18
Mayıs
2024
Cumartesi
ANASAYFA

Rus ve Sovyet Edebiyatı (62)

Anton Pavloviç Çehov V.

Çayka-Martı

Çehov’un biyografi bölümünde, “Martı”nın ilk sahnelendiği 1896 yılında fiyasko ile sonuçlandığından, sonradan Moskova Akademi Tiyatrosundaki performansı ile onun itibarının iade edilip aslında onun başyapıtlarından biri olduğunun teslim edilişinden söz etmiştik. Ayrıca bu oyunun Çehov’un medenî hâl değişikliği ile de ilgili bir anısı vardır. Moskova Tiyatrosu için bu oyunun provasının yapıldığı 1898 yılı Eylül ayı sonu müstakbel eşi ve kız kardeşi Maria’nın (Maşa) çok yakın arkadaşı Olga Knipper’in doğum gününe rastlıyordu; Olga ile o sıralarda gönül ilişkisine geçmiş; oyunda da baş rôlü ona vermişti. “Martı” oyunu kırsal Rusya manzarası içinde, hemen tüm oyunlarında olduğu gibi hem “pathos”u hem “humour”u kullandığı yani bazen çok acı bazen komik öğelerle betimlenen bir tutku öyküsüdür. Oyundaki karakterler ya aşk ya da başarısızlık acısından mutsuzdurlar. Bazısı şiddetle bir sanatçı yeteneğine sahip olmak ister. Çehov emeline ulaşamayan zavallıların mutsuzluğunu tüm duygusallığı ile sergiler ama yerine göre bu kifayetsiz muhterislerin aptallıklarını da ince bir mizahla alaya da alır. 1895’de yazılan bu oyun, genelde huzurun egemen olduğu bir kırsal malikâneyi ziyaret eden karakterlerin sıra dışı ilişkilerindeki karmaşık görüntüyü sergiler. Bu oyun Türkçeye Ergin Altay tarafından çevrilmiştir.

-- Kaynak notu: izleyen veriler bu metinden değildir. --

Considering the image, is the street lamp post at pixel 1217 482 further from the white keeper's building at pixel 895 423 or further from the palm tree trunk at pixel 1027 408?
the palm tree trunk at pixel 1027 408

Çehov (ortada) Moskova Sanat Tiyatrosu grubuna “Mart’yı topluca okuyor. Solunda Stanislavsky, en sağda diğer bir yönetmen oyuncu Meyherhold

Temel olarak, sahne sanatçısı annesi Irina’ya bağlı ise de onun şöhretini kıskanan, hele, yeteneği ile erkenden ün kazanan genç yazar Trigorin’e tahammül edemeyen oyun yazarlığına hevesli Konstantin ve zengin bir çiftlik ağasının kızı Nina dörtlüsü arasında romantik ve artistik iddialar ve uzlaşmazlıkları dramatize eden oyunda yer alan kişi kadrosunun tümü: sahne sanatçısı Irina Nikolayevna Arkadina; oyun yazarı oğlu Konstantin Gavrilkoviç Trepliov; Irina’nın erkek kardeşi Pyotr Nikolayeviç Sorin; zengin bir toprak ağasının kızı Nina Mihailovna Zareçnaya; Sorin’in malikânesinin kâhyası, emekli bir küçük rütbeli subay Ilya Afanasiyeviç Şamrayev; Ilya’nın eşi Polina Andryevna; Ilya ve Polina’nın kızları Maşa; tanınmış bir romancı Boris Alekseyeviç Trigorin; doktor Yevgeny Sergeyeviç Dorn; öğretmen Semyon Semyonoviç Medvedenko; kiralık bir işçi Yakov; Sorin malikânesinin aşçısı ve hizmetçisi; gece bekçisi’dir.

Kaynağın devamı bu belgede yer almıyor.